Camus to Gobblin Migration

Advantages of Migrating to Gobblin

Operability: Gobblin is a generic data ingestion pipeline that supports not only Kafka but several other data sources, and new data sources can be easily added. If you have multiple data sources, using a single tool to ingest data from these sources is a lot more pleasant operationally than deploying a separate tool for each source.

Performance: The performance of Gobblin in MapReduce mode is comparable to Camus', and faster in some cases (e.g., the average record size of a Kafka topic is not proportional to the average time of pulling a topic) due to a better mapper load balancing algorithm.
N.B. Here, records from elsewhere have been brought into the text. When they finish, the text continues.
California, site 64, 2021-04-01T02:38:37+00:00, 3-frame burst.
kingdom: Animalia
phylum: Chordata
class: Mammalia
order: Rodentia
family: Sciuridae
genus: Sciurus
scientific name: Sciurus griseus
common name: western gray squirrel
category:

In the new continuous ingestion mode (currently under development), the performance of Gobblin will further improve.

Metrics and Monitoring: Gobblin has a powerful end-to-end metrics collection and reporting module for monitoring purpose, making it much easier to spot problems in time and find the root causes. See the "Gobblin Metrics" section in the wiki and this post for more details.

Features: In addition to the above, there are several other useful features for Kafka-HDFS ingestion in Gobblin that are not available in Camus, e.g., handling late events in data compaction; dataset retention management; converter and quality checker; all-or-nothing job commit policy, etc. Also, Gobblin is under active development and new features are added frequently.

This list contains Kafka-specific properties. For general configuration properties please refer to Configuration Properties Glossary.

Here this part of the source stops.